This is one of the most important insurances to have other than life insurance. The younger you are when you purchase it, the less you will pay. If you havent had your life insurance reviewed, you should do so and then have a talk with your agent about the importance of long term care insurance. You'll be glad you did.

Judi Seay of FL 12:43PM April 06, 2010

Jc is correct. I have advised a number of folks exactly the same. In our 50's, we already have those instruments written such as an estate plan, trusts, and an ILIT (for when the taxman starts coming after estates again). Don't forget health care directives. As to planning, he is clearly correct, assume the worst and hope for the best. Our combined retirement income will be almost twice the amount of our average monthly expenses and still pay the health insurance premiums, leaving our retirement savings untouched for catastrophic events. For a $600k nest egg and assuming you will don't need to touch the principal, just a 3.5% return will pay out the 20k per year to pay for annual health costs assuming a 20 year life expectancy at 65. Don't forget one last thing, the IRS does tax social security when you reach a certain income level (it's already means tested) and your pension is probably taxable as well

tom of ND 11:49PM March 15, 2010

The comments that I have read so far collectively show the whole picture. The article is not to be an exact representation of your circumstance. For example, location, degree of specialist medical attention and availability to medical professionals (traveling hundreds or thousands of miles away- food, lodging, car rentals, flights, insurance, etc) are not inclusive of these numbers.

Don't get lost in the "for instance" because you certainly pick it apart 40 ways to Sunday. Focus on the message. The message is that of awareness to the very real possibility of financial commitments in the future which are health care related. This message can mean many things, but to younger folk, the might want to focus on keeping themselves in better shape and eating properly. For middle age folk, they may want to start contributing more to the retirement accounts and spending less. For the near retirement folk, start considering a strategy to cope with such circumstances and have those "difficult" decisions like estate plans, long term care insurance, life insurance etc.

I am an advisor and do this with clients on a daily occurrence. Not every client has the same circumstances, but every client will have the same concerns- "Will we get through this if it happens to us?"

Sit with your advisors and put a strategy together. Sit with your spouse/partner and think of all the "what if" scenarios. No matter how crazy they seem, include them. Take pensions/retirement income and cut them by two thirds and then run the numbers. See where you would be at then and work from there.

JCAdvisor of NV 7:48PM March 15, 2010

This article is typical of general financial journalism in that it does not declare whether future cash flows are real (inflation adjusted / constant dollars) or nominal. Only the final study quoted in the final paragraph is explicit (costs are real). It's not at all clear whether the other study results are nominal or real. This is an essential distinction.

Other than that, "heyjoe" is right, it is a difficult decision to save. We are natural savers, but are having serious discussions about spending all of our income enjoying life now and only having a small nest egg going into retirement. The government is only going to keep adding "means testing" to benefits, so we think our savings may actually be "taxed" away in retirement through a reduction in benefits. We are very much on our way to "to each according to his need".

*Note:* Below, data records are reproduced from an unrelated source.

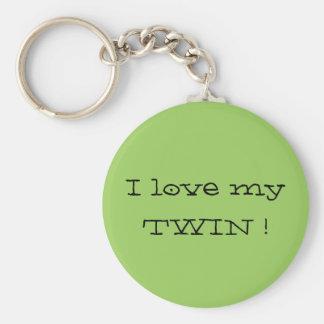 I love my TWIN ! Keychain
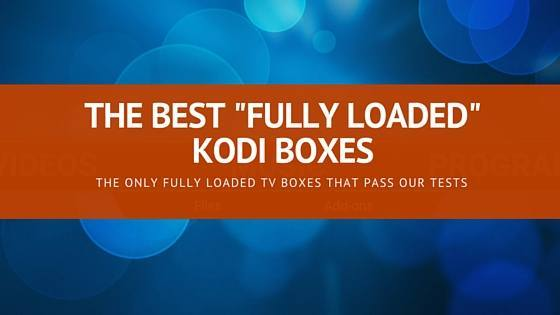 Best Fully Loaded Kodi box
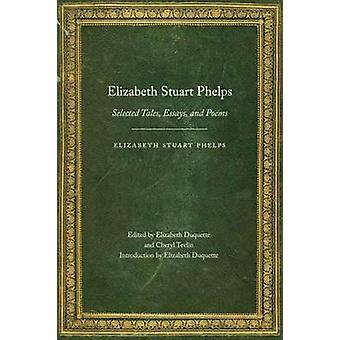 Elizabeth Stuart Phelps udvalgte fortællinger Essays og digte af Phelps & Elizabeth Stuart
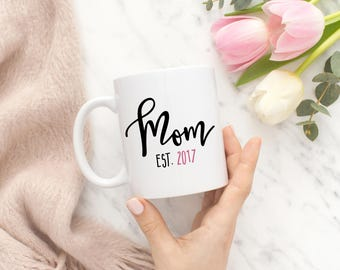 New Mom Mug, New Mom Gift, Mom est 2017 Mug, Mom Mug, Gift for New Mom, Gift For Her, Baby Shower Gift, New Baby Gift, Expecting Mom Gift
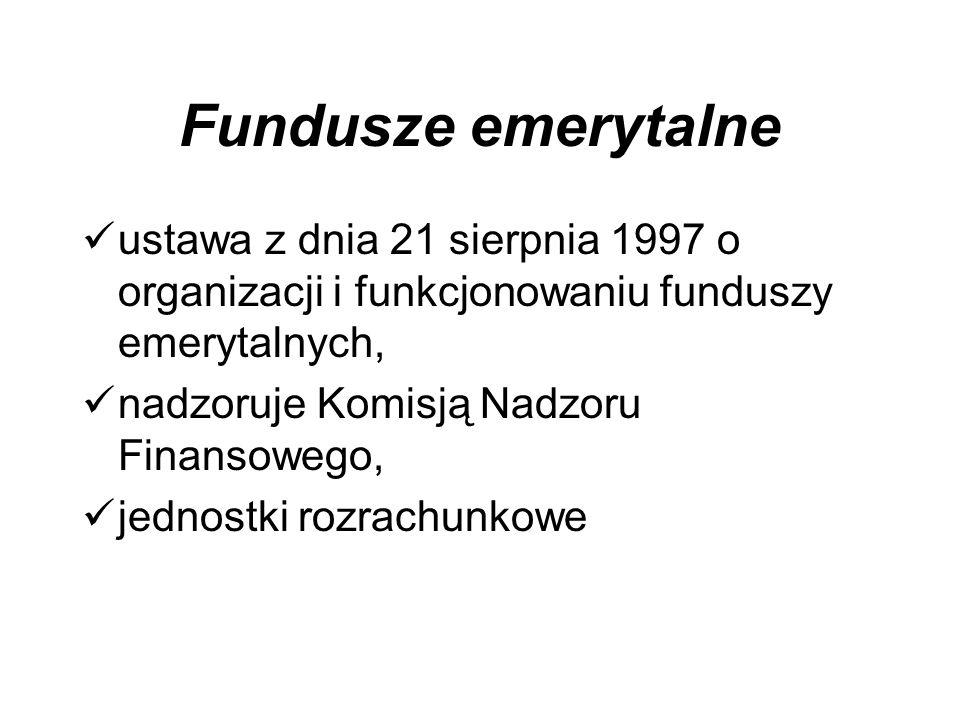 Fundusze emerytalne ustawa z dnia 21 sierpnia 1997 o organizacji i funkcjonowaniu funduszy emerytalnych, nadzoruje Komisją Nadzoru Finansowego, jednostki rozrachunkowe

tew of CA 6:25PM March 15, 2010

A good addition to the article would have been how long the 65 year olds are expected to live. Furthermore, if we knew that number (let's assume 20 years), the number breaks down to < $10k per year. Given our own family medical and longevity histories, and currently approaching 60, I will live only to my mid 70's and drop dead of a sudden heart attack. My wife will live into her 80's or so and die quickly as well. In between, nothing in our family backgrounds or our current health, which is excellent, indicates any lingering diseases, chronic conditions or any medication costs. For our respective parents who have all passed away in the last 9 years, total medical costs during their retirement were much less than the $197,000 cited. I suspect many will use or pay much more than 197,000 in retirement, but we will be weighing down the other end of the curve.

tom of 1:05PM March 15, 2010

I used to think saving throughout ones life was to have a nice retirement and travel. Now I'm reading the funds we have saved will be spent on healthcare. We pinched pennies all our lives and this is what we get? It looks as though my friends, who spent all of their money in the moment and never saved, will be the benefactor of free healthcare through the government, albeit medecaid. There is no reward for doing the right thing. I wouldn't be surprised if they cut back my Social Security because we have saved 300k and have a little nest egg. There is something terribly wrong with this.

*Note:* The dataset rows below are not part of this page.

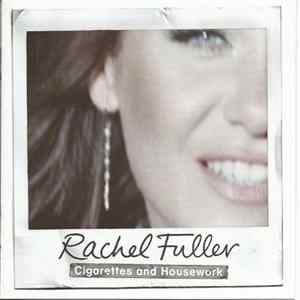 Rachel Fuller - Cigarettes And Housework Album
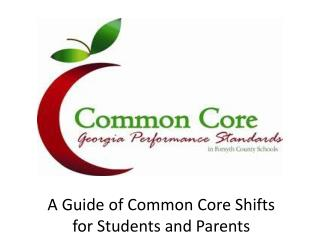 A Guide of Common Core Shifts  for Students and Parents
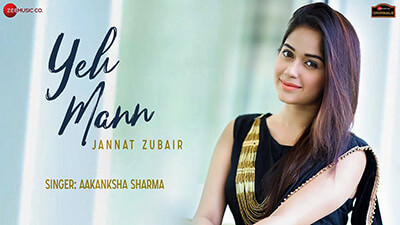 Photo of Yeh Mann Lyrics – Jannat Zubair Ft. Aakanksha Sharma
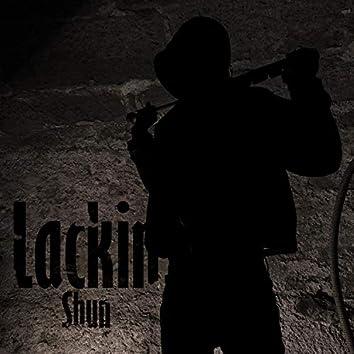Lackin'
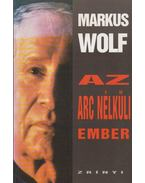 Az arc nélküli ember - Wolf, Markus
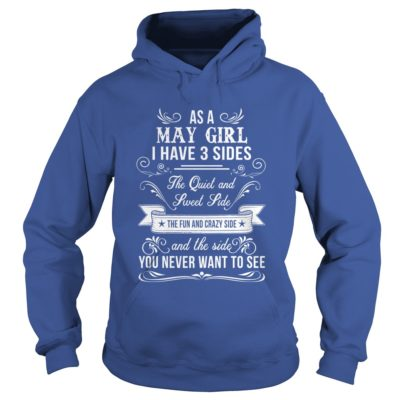 As a May girl I have 3 sides the quiet and sweet side shirt2 400x400 - As a May girl I have 3 sides the quiet and sweet side shirt, hoodie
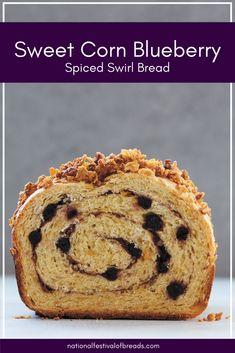Sweet Corn Blueberry Spiced Swirl Bread   National Festival of Breads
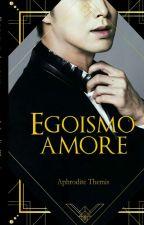 EGOISMO AMORE by Aphrodite_Themis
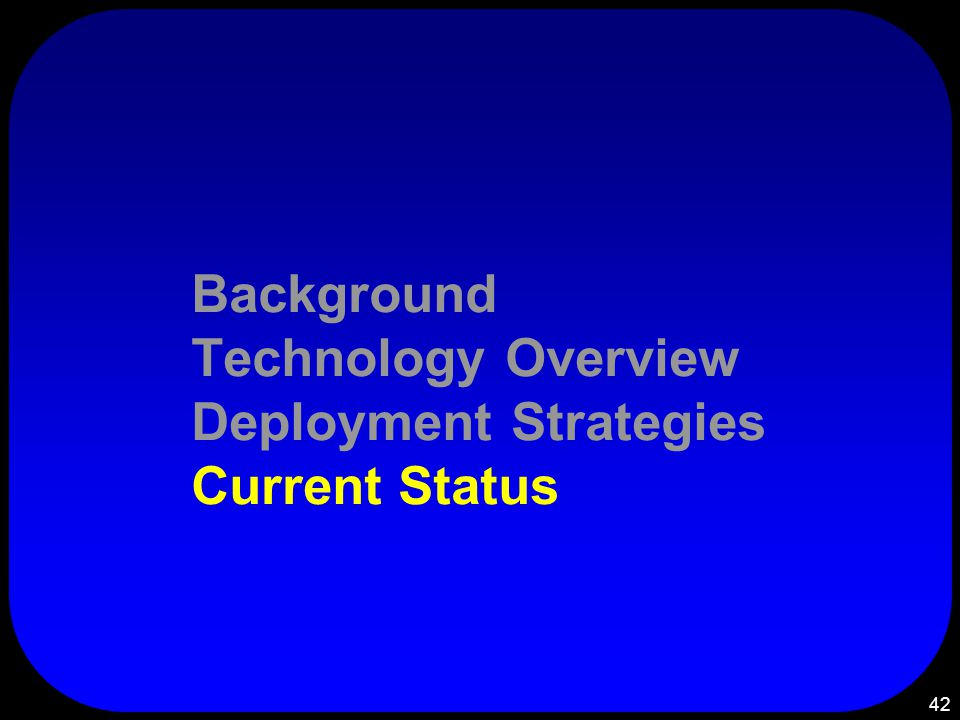 42 Background Technology Overview Deployment Strategies Current Status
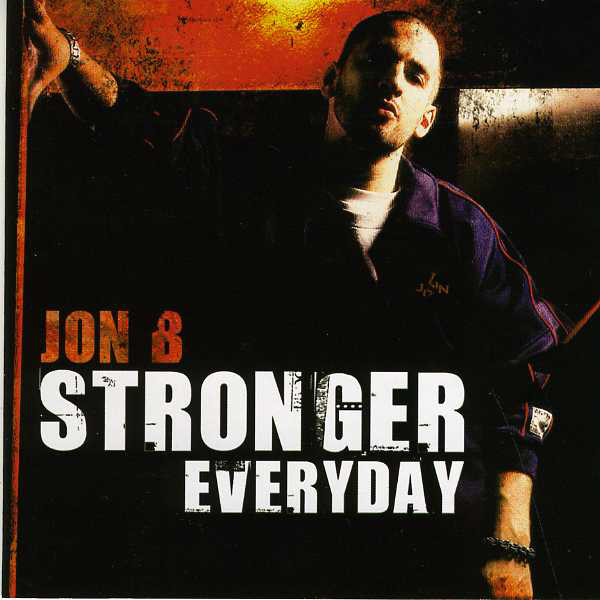 B, Jon Stronger Everyday CD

heyjoe of WA 11:36AM March 15, 2010

Every quoted fact in the article is true. However there are two very significant costs which musy be included.

- We older folk very often need much more of things that others don't, especially if disabled: paper towels, more expensive softer meals, many more OTC drugs for ailments that are not even considered "medical expenses" and not allowable for tax deductions.

- When still working we saved for retirement when the dollar was worth 80 cents

Now the saved dollar is only worth 20 cents due to INFLATION. Factor in that five times inflation and retirement means a huge life-style DEFLATION.

Taxes of all kinds have incresed, often due to 'increase' of home and property values. That represents yet another decrease in the quality of life for us older folk.Has it ever been worth even considering retirement ???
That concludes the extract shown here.